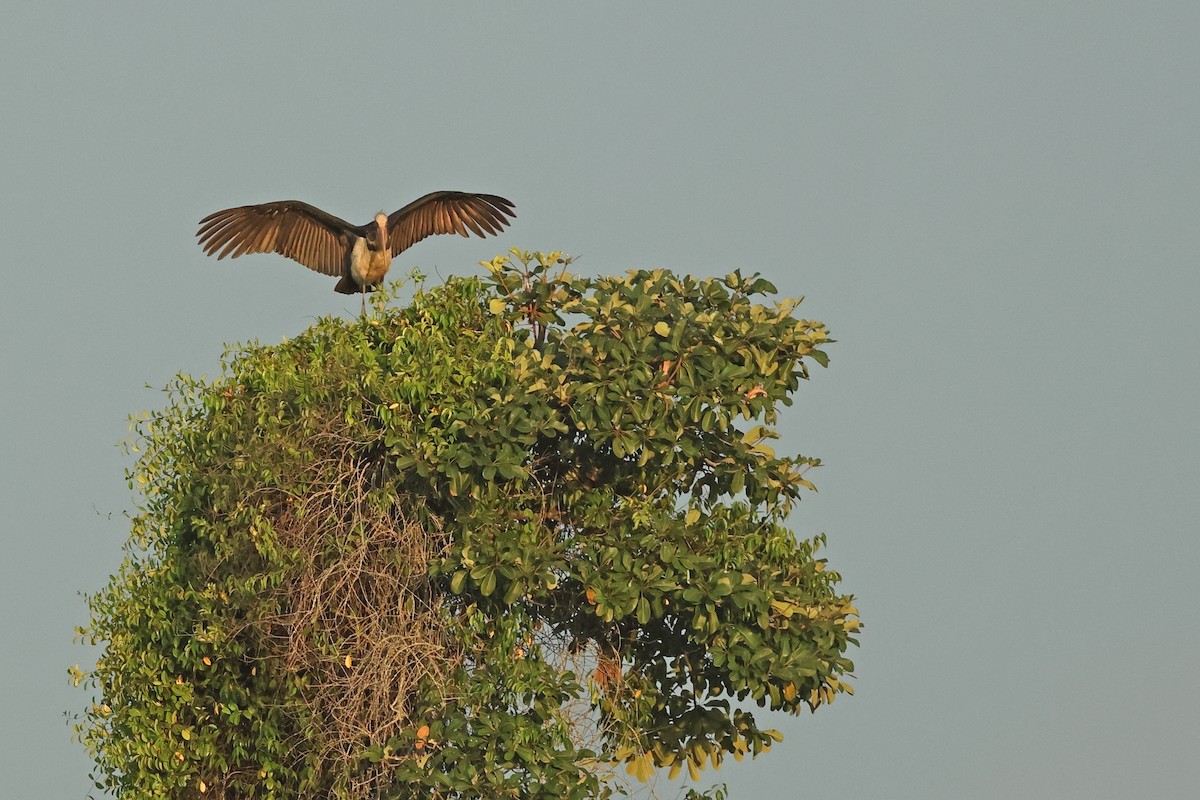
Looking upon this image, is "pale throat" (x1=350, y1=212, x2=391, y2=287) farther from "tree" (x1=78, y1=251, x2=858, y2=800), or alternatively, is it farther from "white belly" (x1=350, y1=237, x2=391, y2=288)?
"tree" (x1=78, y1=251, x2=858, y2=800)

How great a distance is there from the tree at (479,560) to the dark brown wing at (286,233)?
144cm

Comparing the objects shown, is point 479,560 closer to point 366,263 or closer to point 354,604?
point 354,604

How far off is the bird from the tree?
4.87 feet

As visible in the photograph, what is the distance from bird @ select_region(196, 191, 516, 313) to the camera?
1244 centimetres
* * *
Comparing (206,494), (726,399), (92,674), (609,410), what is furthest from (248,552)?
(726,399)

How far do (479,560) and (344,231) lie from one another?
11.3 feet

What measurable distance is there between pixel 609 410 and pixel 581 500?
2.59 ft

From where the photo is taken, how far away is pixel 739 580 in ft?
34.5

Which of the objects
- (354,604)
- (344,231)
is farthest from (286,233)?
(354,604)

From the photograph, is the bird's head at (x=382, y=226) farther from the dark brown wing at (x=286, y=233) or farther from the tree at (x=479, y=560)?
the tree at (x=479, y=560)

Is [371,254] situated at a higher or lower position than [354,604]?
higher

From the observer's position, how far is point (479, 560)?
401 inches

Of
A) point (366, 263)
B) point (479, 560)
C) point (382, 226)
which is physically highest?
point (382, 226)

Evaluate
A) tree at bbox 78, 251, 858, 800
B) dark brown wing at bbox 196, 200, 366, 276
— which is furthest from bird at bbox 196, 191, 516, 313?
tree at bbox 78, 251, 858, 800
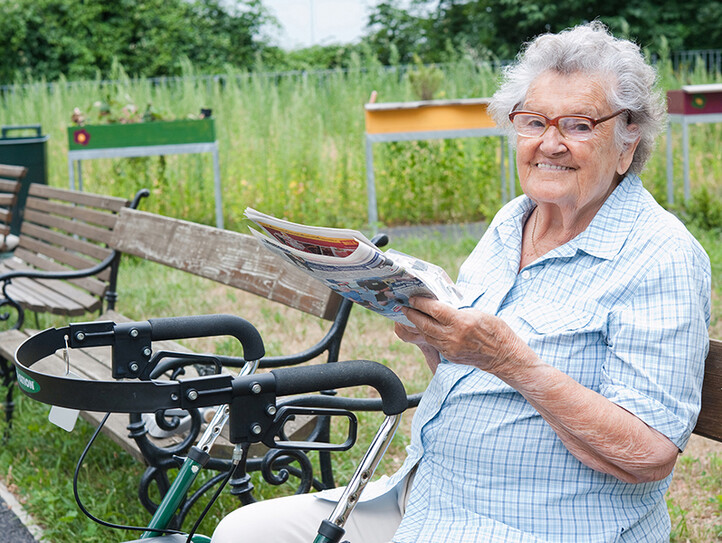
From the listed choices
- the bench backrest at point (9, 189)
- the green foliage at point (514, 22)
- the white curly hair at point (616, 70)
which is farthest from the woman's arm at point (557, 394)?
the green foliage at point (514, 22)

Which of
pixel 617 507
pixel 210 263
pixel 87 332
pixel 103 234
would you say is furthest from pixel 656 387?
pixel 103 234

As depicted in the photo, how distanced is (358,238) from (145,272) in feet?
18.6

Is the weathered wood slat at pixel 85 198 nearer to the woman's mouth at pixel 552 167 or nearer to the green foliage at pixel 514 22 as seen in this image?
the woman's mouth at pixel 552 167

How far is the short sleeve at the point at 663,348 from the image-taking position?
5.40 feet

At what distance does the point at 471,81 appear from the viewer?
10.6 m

Task to carry out =
Can you show every line of the records above that contains the word "bird", copying each line in full? Case counts.

Correct answer =
How far off is the bird from the tree?
As visible in the photograph, what is the distance from bird @ select_region(196, 191, 516, 313) to the camera?
From the photograph, is the bird's head at (x=382, y=226) farther from the dark brown wing at (x=286, y=233) or farther from the tree at (x=479, y=560)?
— which is furthest from bird at bbox 196, 191, 516, 313?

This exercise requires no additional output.